No Rez, designed by Danny Richie of GR Research. It is expressly for absorbing speaker enclosure wall resonance, being installed on the interior of the enclosure's panels. Very effective. |
Thanks bdp24; however, in this case I'm only interested with
material that can be bonded to the exterior of the speaker. I'm hoping
some have experience in materials such as fiberglass and carbon fiber
as well as with granite,etc. |
You could certainly go with granite, finding a really good installer to cut and glue the sides and top. Corian could certainly be tastefully done as well.a bit easier to do a cutout in the front for the speakers as well. If it works really well you could start a business. |
Hard floor tiles! The thicker, heavier type without self-stick bottoms. They add mass, which lowers the cabinets resonant frequencies, and damp that resonance. |
Texan Sonic dampers for speaker cabinets and subwoofers are, alas, no longer available. The problem with trying to use materials to damp the cabinets resonance is that almost all if not all materials trap as much as absorb. That's why Tekna Sonic dampers were so effective, they were a mechanical diode. They were also excellent for use on room walls as it tuns out. I used to use Tekna Sonics for my isolation stands way back when was big customer. IIRC I bought the last Tekna Sonics available from Music Direct eons ago. |
You know I've thought about this off and on in the past and wanted to come up with a cheap DIY that would test if it would be worth pursuing. I came up with one idea. If you can imagine a bag of sand (or better lead shot) say 12" long 3" wide and about 1" thick - now sew as many of these together (kinda like a bullet belt) as required to drape over your speaker's top and sides. Now the back wouldn't be covered unless you made a belt for it, but this method was only just a test I could easily fabricate and try out and would only be applied during listening sessions. It's not a very aesthetic thing but it could work I think. |
If appearance is not a concern, a C clamp attached to each pair of opposing walls. One top-to-bottom, one left-to-right on the upper half and another on the bottom half, and one front-to-back, between drivers. Kind of drastic, but it would certainly reinforce the enclosure and prevent flexing of the enclosure’s panels, It would also simultaneously raise the resonant frequency of each panel and the enclosure as a whole. |
I got few area rugs from flea market near-new and same and hung around speakers on three sides and paid only $50 for all three. |
Heavy paving stones have long been placed on top of subwoofer cabinets by owners, as have bags of sand or lead shot. |
Please help me understand this. Is this a work around for a poor cabinet design-build? I can't imagine having to do something like this to my speakers. |
Thanks guys.
Dentdog,Granite sounds ideal. For a business all I need is a warehouse and laser cutter for the granite; but, I'm retired so that won't work.

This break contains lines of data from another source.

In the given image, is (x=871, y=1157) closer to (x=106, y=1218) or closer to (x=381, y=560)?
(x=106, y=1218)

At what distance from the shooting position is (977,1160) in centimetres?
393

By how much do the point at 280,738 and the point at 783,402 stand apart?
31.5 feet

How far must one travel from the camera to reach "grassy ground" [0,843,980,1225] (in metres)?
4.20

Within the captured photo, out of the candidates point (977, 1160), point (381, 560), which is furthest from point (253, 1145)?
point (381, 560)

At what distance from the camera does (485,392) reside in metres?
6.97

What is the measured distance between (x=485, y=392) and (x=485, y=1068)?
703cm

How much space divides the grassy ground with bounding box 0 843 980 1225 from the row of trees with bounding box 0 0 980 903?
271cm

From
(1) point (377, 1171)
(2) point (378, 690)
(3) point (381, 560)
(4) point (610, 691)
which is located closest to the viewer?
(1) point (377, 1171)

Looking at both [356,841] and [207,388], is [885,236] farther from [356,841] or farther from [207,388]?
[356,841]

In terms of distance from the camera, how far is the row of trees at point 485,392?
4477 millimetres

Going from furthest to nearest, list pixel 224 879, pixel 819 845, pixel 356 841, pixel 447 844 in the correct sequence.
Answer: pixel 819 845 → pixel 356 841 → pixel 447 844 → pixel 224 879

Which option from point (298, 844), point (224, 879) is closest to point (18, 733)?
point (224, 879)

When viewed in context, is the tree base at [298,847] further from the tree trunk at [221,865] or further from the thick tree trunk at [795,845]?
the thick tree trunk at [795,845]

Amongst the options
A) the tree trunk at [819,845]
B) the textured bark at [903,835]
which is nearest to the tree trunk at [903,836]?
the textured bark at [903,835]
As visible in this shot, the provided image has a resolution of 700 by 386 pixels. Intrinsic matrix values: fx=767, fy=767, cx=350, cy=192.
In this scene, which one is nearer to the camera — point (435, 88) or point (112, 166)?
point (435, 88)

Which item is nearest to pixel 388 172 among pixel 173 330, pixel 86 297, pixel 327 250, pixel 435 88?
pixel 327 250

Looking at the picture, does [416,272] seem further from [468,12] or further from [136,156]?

bdp,hard floor tiles,perhaps black, are interesting.
I mentioned fiberglass/carbon fiber as they are more rigid that rock by weight and I'm hoping someone here has experience with them, perhaps automotive or art related. |
donjr, that's correct; and I would say at least 95% of cabinet sidewalls flex.
I don't really know if it will improve sound any; but it's idea I want to investigate.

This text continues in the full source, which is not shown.